Может, любви вообще не осталось? Он заглянул в темные глаза Эри и решил, что с этим грустным выводом не нужно торопиться.
В Тоннеле царили полумрак, тишина и безлюдье. Ни ярких огней, ни залитых светом витрин, ни смеха, ни воплей, ни гомона; не толпится народ у кабачка Факаофо, допинг «У блохи» пустой, антикварные лавки и шопы закрыты, огнемет над агенством «Восемь с половиной» не испускает голографического пламени, а из «Подвала танкиста» не слышно ни звука. «Вторая четверть, — подумал он, — рабочее время для подданных, а если нет людей с монетой, то некого и обобрать — значит, капсулей тоже нет».
Эри остановилась у входа в тупичок блюбразеров.
— Я подожду тебя в шалмане у Африки.
— У Африки… — повторил он задумчиво. — Знаешь, милая, этот Африка — первый старик, которого я здесь увидел. Сколько ему лет?
— Не знаю, Дакар. Сто или сто двадцать… Об эвтаназии еще не помышляет.

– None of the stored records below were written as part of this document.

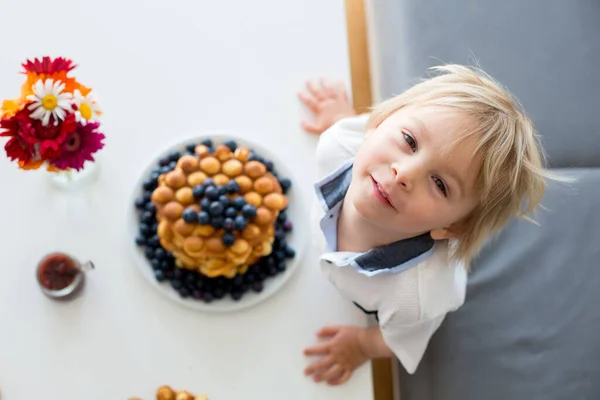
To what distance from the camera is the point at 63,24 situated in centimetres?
108

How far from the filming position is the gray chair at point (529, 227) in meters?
1.01

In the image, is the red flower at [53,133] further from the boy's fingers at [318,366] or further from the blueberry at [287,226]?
the boy's fingers at [318,366]

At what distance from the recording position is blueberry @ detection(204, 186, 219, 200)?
876 mm

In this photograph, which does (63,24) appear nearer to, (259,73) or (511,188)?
(259,73)

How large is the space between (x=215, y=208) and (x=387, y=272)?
0.27m

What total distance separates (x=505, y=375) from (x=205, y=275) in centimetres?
53

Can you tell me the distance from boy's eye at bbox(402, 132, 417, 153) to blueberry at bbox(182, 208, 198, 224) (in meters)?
0.32

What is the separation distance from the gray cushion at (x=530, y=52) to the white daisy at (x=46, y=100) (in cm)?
62

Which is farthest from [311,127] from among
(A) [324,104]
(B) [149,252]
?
(B) [149,252]

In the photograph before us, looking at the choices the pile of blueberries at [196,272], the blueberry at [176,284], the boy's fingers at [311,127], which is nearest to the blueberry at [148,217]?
the pile of blueberries at [196,272]

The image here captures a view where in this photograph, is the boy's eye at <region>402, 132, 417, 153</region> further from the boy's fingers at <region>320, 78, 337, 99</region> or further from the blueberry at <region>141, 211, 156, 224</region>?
the blueberry at <region>141, 211, 156, 224</region>

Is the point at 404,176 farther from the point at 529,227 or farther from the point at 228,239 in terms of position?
the point at 529,227

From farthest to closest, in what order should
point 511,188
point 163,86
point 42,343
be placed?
point 163,86 < point 42,343 < point 511,188

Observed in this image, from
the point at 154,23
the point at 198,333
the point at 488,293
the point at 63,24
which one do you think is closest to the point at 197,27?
the point at 154,23
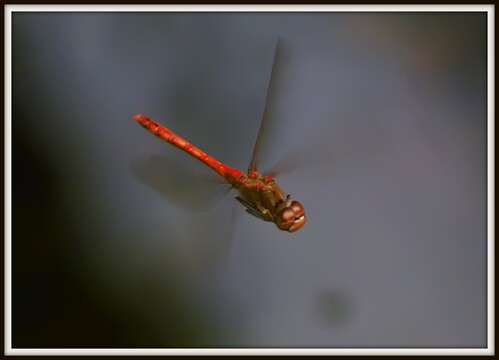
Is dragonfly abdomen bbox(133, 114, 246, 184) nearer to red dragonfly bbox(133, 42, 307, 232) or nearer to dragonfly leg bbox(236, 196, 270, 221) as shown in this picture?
A: red dragonfly bbox(133, 42, 307, 232)

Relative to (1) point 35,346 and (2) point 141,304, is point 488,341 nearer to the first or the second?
(2) point 141,304

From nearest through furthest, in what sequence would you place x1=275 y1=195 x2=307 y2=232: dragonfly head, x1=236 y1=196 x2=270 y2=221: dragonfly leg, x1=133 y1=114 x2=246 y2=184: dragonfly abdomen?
x1=275 y1=195 x2=307 y2=232: dragonfly head
x1=236 y1=196 x2=270 y2=221: dragonfly leg
x1=133 y1=114 x2=246 y2=184: dragonfly abdomen

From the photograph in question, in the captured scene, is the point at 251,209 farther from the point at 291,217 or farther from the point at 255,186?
the point at 291,217

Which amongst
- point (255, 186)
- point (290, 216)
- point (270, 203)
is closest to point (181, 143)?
point (255, 186)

— И всем дарована такая жизнь?
— Какая? — Она удивленно взмахнула ресницами.
— Такая долгая…
— Почему долгая? Обычная. В Ствол Эвтаназии уходят те, кому сто пятьдесят.
Он кивнул, погладил ее по щеке и направился по темноватому коридору к двери из армстекла. «Еще один подарок, — билась мысль в голове, — еще одна конфетка, преподнесенная грядущим… Спор о долголетии хомо сапиенс был наконец разрешен, биологические пределы жизни достигнуты — в этой подземной оранжерее, где не было ни холода, ни зноя, ни ядов в воде и воздухе, где человек не знал о болезнях, катастрофах и каких-либо опасностях, кроме исходивших от других людей…»
Размышляя об этом, он прикоснулся к двери, подождал, когда ее откроют, и поздоровался с Мадейрой. Ему показалось, что блюбразер возбужден — шрам на его щеке подергивался, руки беспокойно шевелились. В первом — видимо, рабочем — помещении на этот раз не оказалось никого, столы пустовали, терминал был выключен, и только зеленый мираж, куст сирени в правом углу, напоминал о предыдущем визите. Мадейра, однако, не торопился в свой кабинет.